Братило вспомнил сказку про Косту, который искал То Чего на Свете Нет. Колдовством попал на остров среди океяна. И тамо вырос стол из-под земли, и угощала Косту скатерть-самобранка. И голос был невесть откуда.
– Боярин, у голоса нету тела?
– Можно сказать и так.
– Я-я… знаю, кто он. То Чего на Свете Нет!
– Почему меня нет? – послышался безразличный голос. – Я есть.
– Мой подопечный пережил и переживает много потрясений, уважаемый Мозг. Вы же понимаете.
– Понимаю.
– Он… разозлился, б-боярин, – шепотом проговорил Братило. – Меня теперича…
– Мозг лишен обычных человеческих чувств. Он не злится и не обижается. Вам не надо бояться. И вам не стоит так тихо говорить. Мозг всё равно слышит.
– Боярин…
– Не стоит называть меня боярином, г-н Братило. Хоть я и был в этом мире сыном барона. В этом мире меня зовут Экхард фон Энс.
Братило лишь головой мотнул.

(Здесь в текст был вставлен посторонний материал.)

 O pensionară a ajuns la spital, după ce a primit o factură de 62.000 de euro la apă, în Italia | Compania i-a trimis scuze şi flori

Господином его прежде не звали. А ентот боярчонок чего-то не хочет, чтоб его боярином звали. Пора привыкать к чудесам.
– Господин, почему ты мне «вы» говоришь? Будто меня несколько.

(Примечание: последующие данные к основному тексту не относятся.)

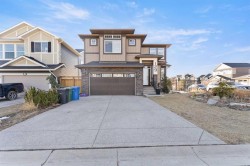 129 Kinniburgh Gardens Chestermere, AB T1X 0R7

– Это такая форма вежливого обращения. Ах, да. В вашем языке же такой формы нет. А Мозг неживой, – усмехнулся фон Энс.
– Не живой?! Боги!
– Вспомните, г-н Братило, что вы такое придумали? За что вас отправили на костер?
– М-машина… Мозг – машина…
– Вы правильно поняли. Сейчас вам невозможно всё объяснить. Вы всё поймете, когда пройдете Посвящение.
– П-посвящение?
– Да. А сейчас ничего не спрашивайте. Ешьте. Вы многое пережили. Но я тоже многое пережил и в прежнем и в этом мире. Меня, как и вас, спасли от костра. Как-нибудь поговорим об этом.

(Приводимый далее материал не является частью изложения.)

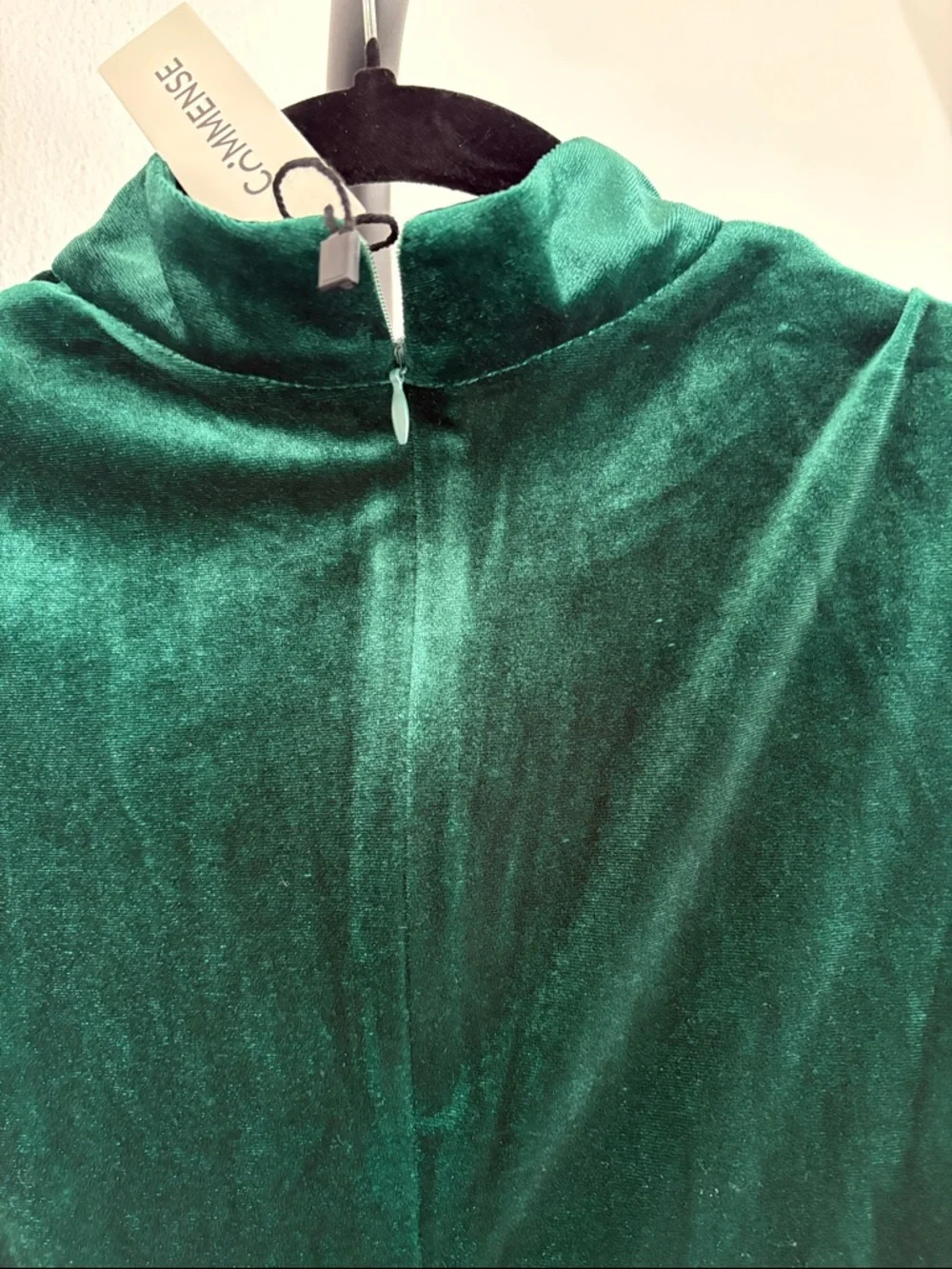 Commense Lace Trim Ruched Velvet Mini Dress NWT Size S - Picture 6 of 6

– В прежнем мире?! Мир ведь един. Жрецы учат…
– Вы всё еще верите жрецам? После того, что они с вами сделали? Впрочем, сейчас не стоит говорить об этом. Нет демонов и нет чудес. Ешьте.
– Ты також был на костре?
– Об этом мы еще поговорим.
* * *
Князь Ратибор после утренних молитв с верховной и утренней трапезы явился в светлицу княгини Мары Твердиславны. Мара выставила из светлицы боярынь, даже сестрицу Снежену, любимицу Забаву, племянницу матушки Мамелфы боярышню Олену, что такие истории сочиняла. Три последние подчинились, недовольно поглядывая на княгиню и вздыхая.
– Сядь, сын мой, – она указала ему на резной «табурет» около своего кресла.
Ратибор сел. Он был бледен. На Мару глянули синие глаза, у ее покойного мужа князя Ратмира такие же были. Она понимала: сын страдает, что ему пришлось осудить на казнь невинного человека. Да еще и на такую мучительную казнь. Ратибор ведь слишком совестливый, как и его отец.
– Матушка, кузнец…
– Уж не испужался ль ты его проклятия, сын мой? Ты – князь, потомок богов, тебе не страшно то проклятие. Верховная верно сказывала.